Black Girls Box founder and owner, Makeba Reed-Johnson has been in health and fitness for over 20 years.With a history of teaching fitness formats including fitness boxing, boot camp, weight training, aqua fitness, swimming for fitness, indoor cycling and group running.After teaching group fitness classes, boot camps, and fitness boxing for  nearly twenty years, Makeba signed up for a charity boxing match called Corporate Fight Night sponsored by Terri Moss, Owner of Buckhead Fight Club in Atlanta. "It was one of the most exciting, terrifying, rewarding experience of my life", says Makeba. "I'm a mental health advocate and I chose to fight to raise money to bring mental health awareness to the African American community. The training was the toughest workouts that I had ever been through. But what was most difficult was the mental challenge. Boxing makes you look deep within yourself and ask 'how tough am I, really?
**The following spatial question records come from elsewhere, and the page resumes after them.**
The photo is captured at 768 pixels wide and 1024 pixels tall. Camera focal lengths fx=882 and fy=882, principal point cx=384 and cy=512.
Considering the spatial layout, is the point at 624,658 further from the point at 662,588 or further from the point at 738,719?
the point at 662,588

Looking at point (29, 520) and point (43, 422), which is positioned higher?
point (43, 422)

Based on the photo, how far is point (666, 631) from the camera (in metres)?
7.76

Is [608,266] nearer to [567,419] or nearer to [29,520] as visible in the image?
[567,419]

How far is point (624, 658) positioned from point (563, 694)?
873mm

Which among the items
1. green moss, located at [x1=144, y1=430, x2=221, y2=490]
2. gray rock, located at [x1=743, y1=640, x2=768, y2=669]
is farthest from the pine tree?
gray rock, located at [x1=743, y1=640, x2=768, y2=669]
How do I push myself through tough times?"

Makeba's fight was August, 2013 where she lost by decision. "It's a funny thing...I learned that night that no one ever really loses a boxing match. It takes tremendous courage to put on head gear and and mouth piece and step into a ring where you and someone else have permission to physically destroy one another. A lot of people talk about boxing, but it takes a warrior to step into the ring."

That experience changed Makeba's life. She continued to train and added running and swimming to her schedule. She also began studying for her second Master's degree in Public Health to pursue her passion to bring mental health awareness to the African American community. "Boxing helped me tremendously with my mental clarity. I wanted to pursue my education and begin teaching the importance of exercise and mental health. The connection was clear."
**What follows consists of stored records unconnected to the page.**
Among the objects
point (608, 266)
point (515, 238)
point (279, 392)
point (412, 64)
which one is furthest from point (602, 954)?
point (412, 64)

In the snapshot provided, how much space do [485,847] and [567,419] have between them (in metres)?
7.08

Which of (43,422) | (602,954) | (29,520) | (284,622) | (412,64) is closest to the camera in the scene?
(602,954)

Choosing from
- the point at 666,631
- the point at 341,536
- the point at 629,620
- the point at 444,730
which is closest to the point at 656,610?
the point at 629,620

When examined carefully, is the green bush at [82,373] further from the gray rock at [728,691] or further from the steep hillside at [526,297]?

Although Makeba had been teaching fitness boxing for several years, training in the ring and doing mitt work changed the way she began to teach her classes. She began to incorporate more mitt work in her classes and her students responded. "They began asking me where they could get gloves and how to put on hand wraps. I invited several people who I used to run and lift weights  with to join me in the boxing gym. They all agreed it was the toughest workout they had ever had."

"I began teaching my exercise participants what I had learned when I was training. What I loved so much about boxing was that where weight was concerned, the emphasis was not on the number soley for the number. Your weight is all about your weight class. I had to gain weight to be able to fight my appointment. What was empowering is that weight had to do more about your division and about your physical performance - not about how you looked. Women need that."

After gaining a strong following of avid boxing enthusiasts ranging in age from 18 to 62, Makeba founded Black Girls Box in March of 2015. "I had a lot of guys who wanted to train with me which says a lot. I would think most guys would want a male boxing trainer. I was honored to have men wanted to do mitt work with me. That showed me that I had earned their respect." Makeba continues, "But I really wanted to focus on women of color. When I worked with them, we would always have these deep conversations after their training. They would open up about their depression, anxiety, and other problems. I was beginning to realize the importance of being able to physically hit something in a safe environment. It relieves stress and is very empowering. We don't get to release aggression the way guys do with football. We need this. Both physically and mentally.

Makeba will be finishing up her degree in Public Health at the end of 2015. "I plan on getting back into fighting when I'm finished with this program. Fighting is not for everyone, but I enjoy it. It prods my weaknesses. In the meantime, I want to encourage women to train with me or join a local gym. There are a lot of really good gyms in Atlanta. I want to encourage gym owners and trainers to welcome women who are interested in boxing and be patient with their progress. It's a tough sport, but with the right trainer and supportive people around you, it really adds a lot to your life."